### Text under study

==========

Use the DBotPredictURLPhishing script for URL phishing detection.
The following describes how to use the machine learning model for URL Phishing detection. The model is pre-trained and does not need any training from the user.
The URL Phishing model ingests data such as the screenshot and HTML of a web page, URL syntax, and domain information, and predicts if the URL is a phishing attack. The verdict can be Malicious, Suspicious, or Benign.
The command to use is DBotPredictURLPhishing
.
Arguments
After running the DBotPredictURLPhishing
command with your arguments, the model extracts URLs from the emailBody
, emailBodyHTML
, and urls
arguments. Then the model selects and runs only on the maxNumberOfURL
URLs.
The selection of URLs is made in order to give priority to URLs from different domains and URLs for which the domain does not belong to our top 300k domains list (Majestic top domains).
By default, if one of the selected URLs belongs to the first 300k Majestic top domains, the model won’t run. This behavior can be changed by setting the forceModel
argument to True.
Inputs
The following are the list of inputs:
urls: Space-separated list of URLs.
emailBody: The plain text of the email body for which you want to get a prediction.
emailHTML: The HTML of the email for which you want to get a prediction.
forceModel: Whether to force the model to run if the URL belongs to the whitelist. If True, the model will run in every case. If False, the model will run only if the URL does not belong to the whitelist.
resetModel: Whether to reset the model to the model existing in Docker.
maxNumberOfURL: The maximum number of extracted URLs on which to run the model.
Outputs
After running the command, Cortex XSOAR returns the following:
Phishing prediction summary for URLs: Final verdict for each of the extracted URLs.
Phishing prediction evidence | domain: Explanation of the verdict for each of the URLs.
In the Phishing prediction evidence section, the following information will appear:
Domain: Domain of the URL.
Is there a login form: Indicates if there is a login form in the HTML. Usually phishing attacks try to steal credentials from the victim and attackers using a login form to retrieve this information.
New Domain (less than 6 months ago): Indicates if the domain is younger than 6 months. New domains tend to be malicious.
Search engine optimization: Evaluates the SEO quality of the URL. Malicious domains tend to have a poor SEO.

==========

### Aim of the exercise
Give the URL phishing text again starting with "maxNumberOfURL: The maximum" and going on through "the extracted URLs.", changing "Final verdict" to "Overall verdict". Work only from the URL phishing text.

### Collected data
==========

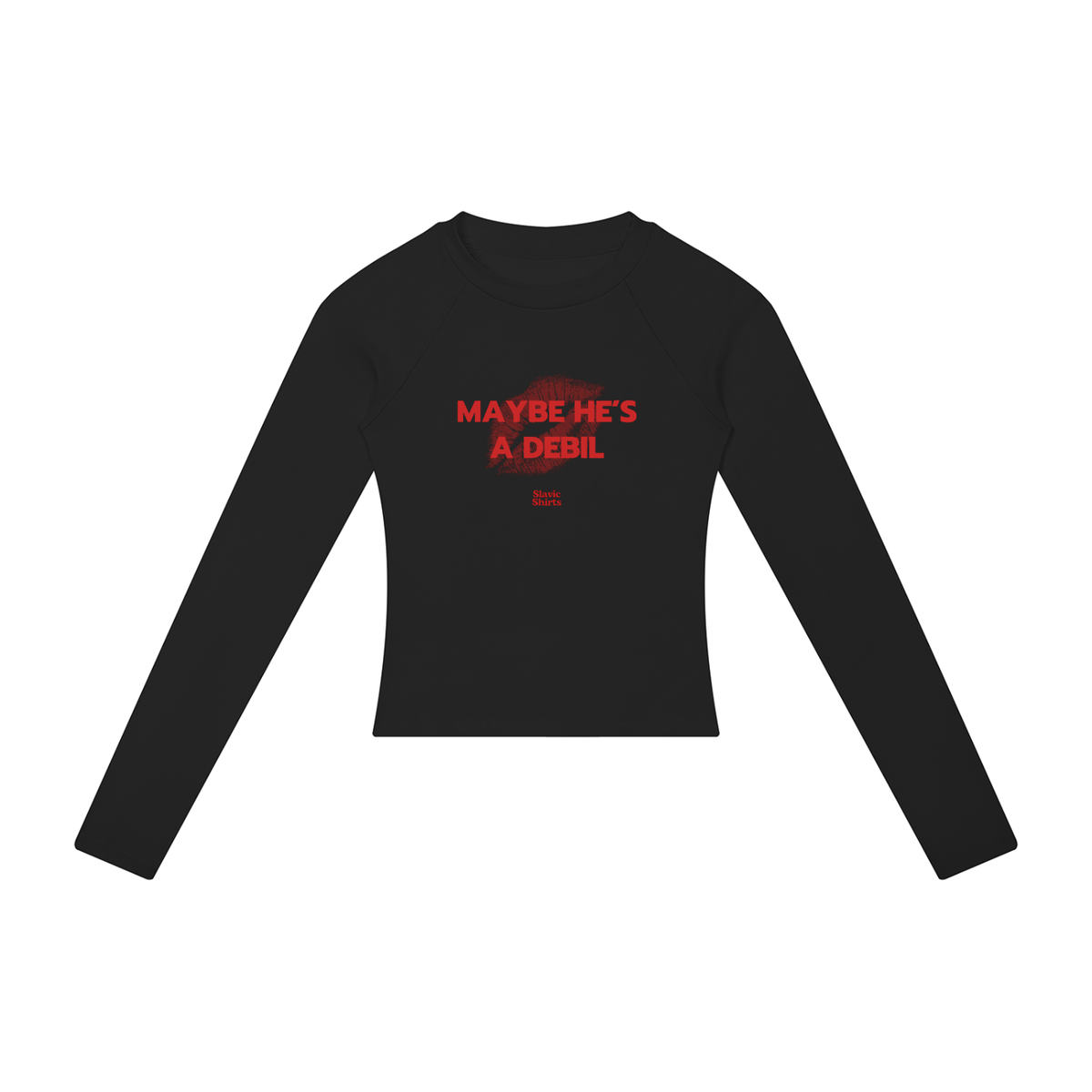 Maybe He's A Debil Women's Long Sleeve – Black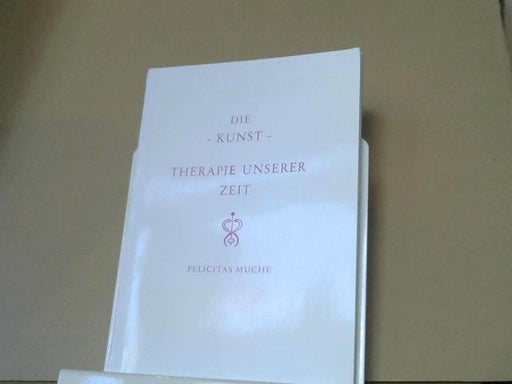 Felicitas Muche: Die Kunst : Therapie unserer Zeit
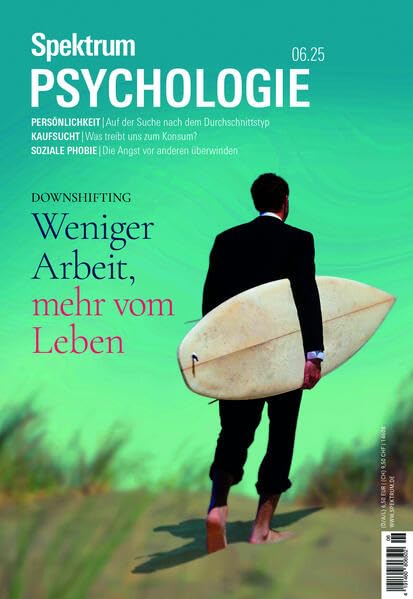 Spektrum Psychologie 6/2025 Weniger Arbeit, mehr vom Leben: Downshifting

==========

### Result
maxNumberOfURL: The maximum number of extracted URLs on which to run the model.
Outputs
After running the command, Cortex XSOAR returns the following:
Phishing prediction summary for URLs: Overall verdict for each of the extracted URLs.